**Task goal**
What are the lines from the one containing "Krajina rakouské vesnice" through the last line of the records below? Return them exactly, leaving out pictures.
[[ Provided information, beginning ]]
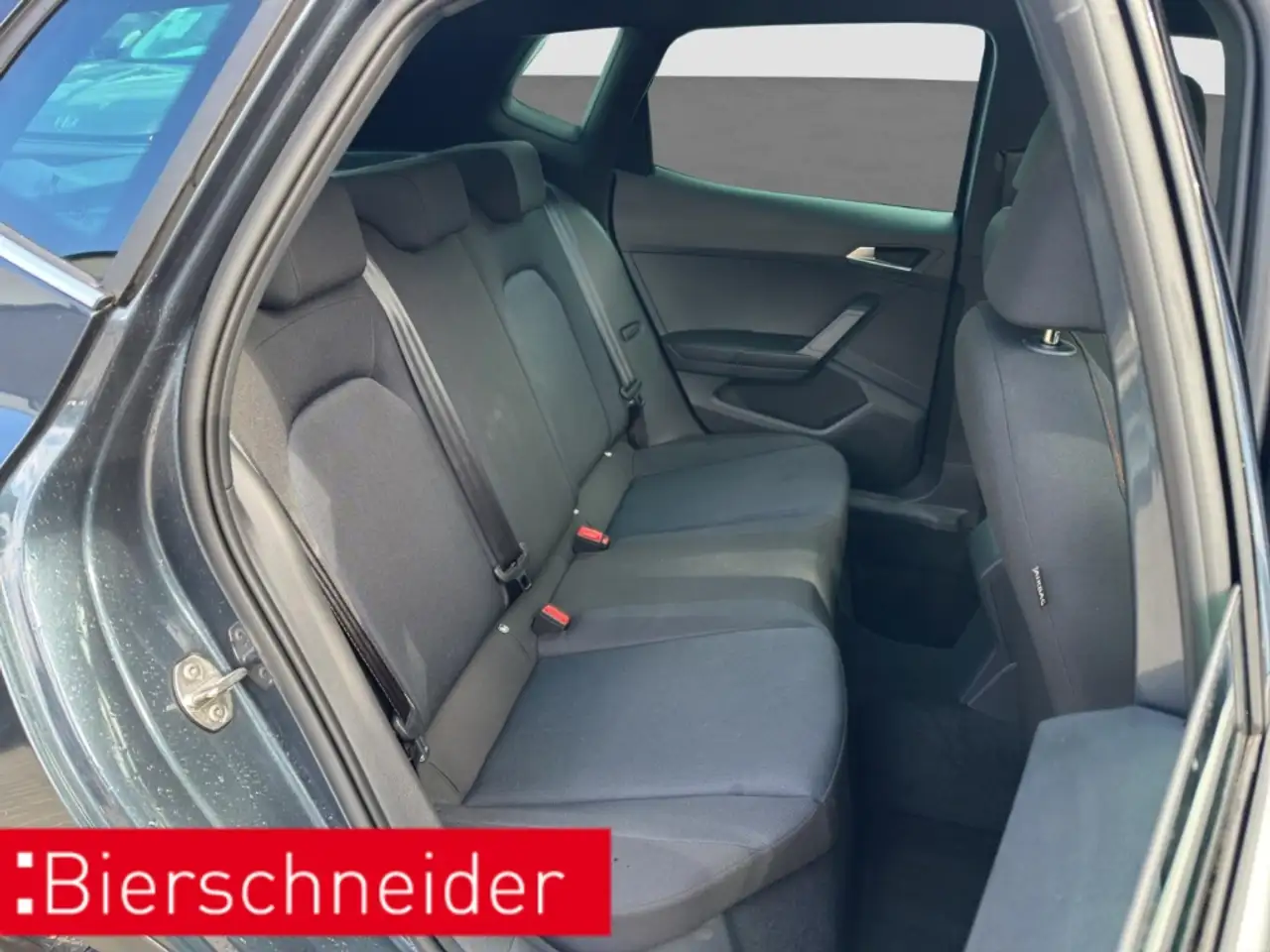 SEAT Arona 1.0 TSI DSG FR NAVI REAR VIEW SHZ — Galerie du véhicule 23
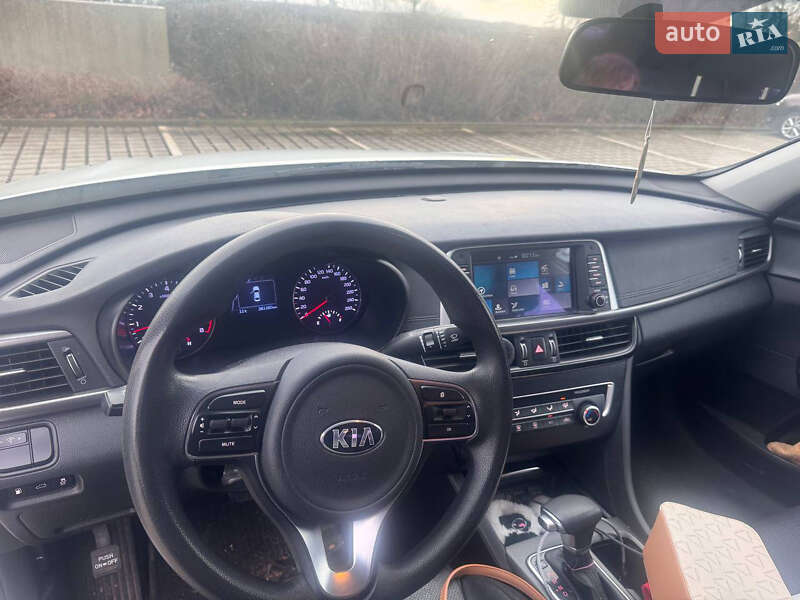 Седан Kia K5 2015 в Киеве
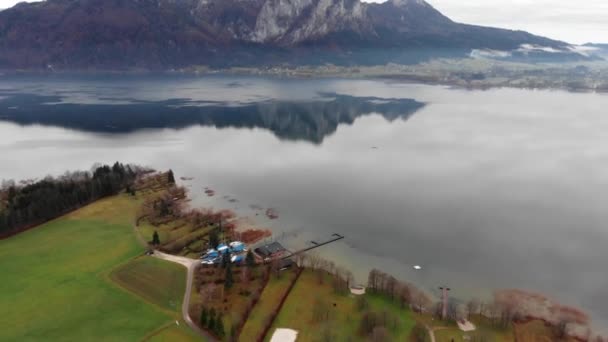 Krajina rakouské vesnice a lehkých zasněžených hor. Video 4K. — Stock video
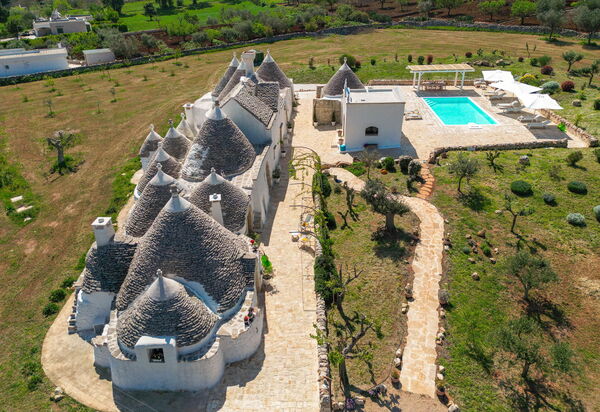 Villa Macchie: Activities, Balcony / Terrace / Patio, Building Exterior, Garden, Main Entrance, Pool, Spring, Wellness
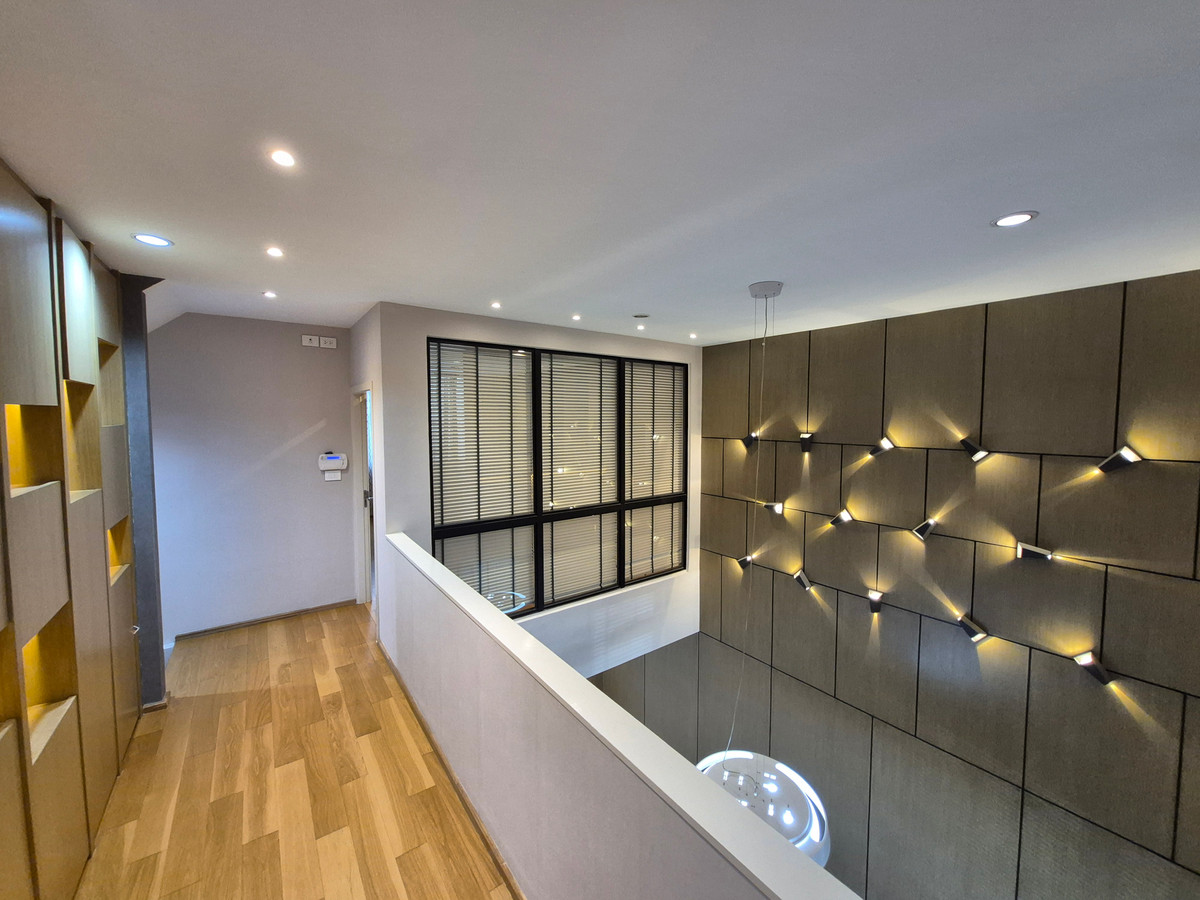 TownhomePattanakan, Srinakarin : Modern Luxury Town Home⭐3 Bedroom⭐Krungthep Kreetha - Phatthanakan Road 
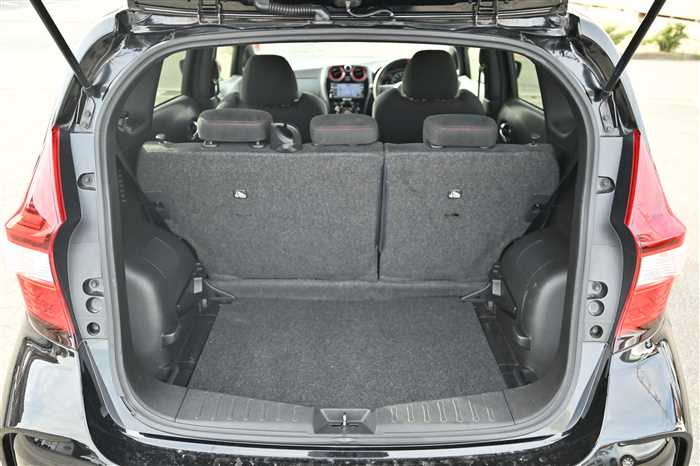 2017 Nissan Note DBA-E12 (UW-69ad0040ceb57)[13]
[[ Provided information, end ]]
**Answer box**
 Krajina rakouské vesnice a lehkých zasněžených hor. Video 4K. — Stock video
 Villa Macchie: Activities, Balcony / Terrace / Patio, Building Exterior, Garden, Main Entrance, Pool, Spring, Wellness
 TownhomePattanakan, Srinakarin : Modern Luxury Town Home⭐3 Bedroom⭐Krungthep Kreetha - Phatthanakan Road 
 2017 Nissan Note DBA-E12 (UW-69ad0040ceb57)[13]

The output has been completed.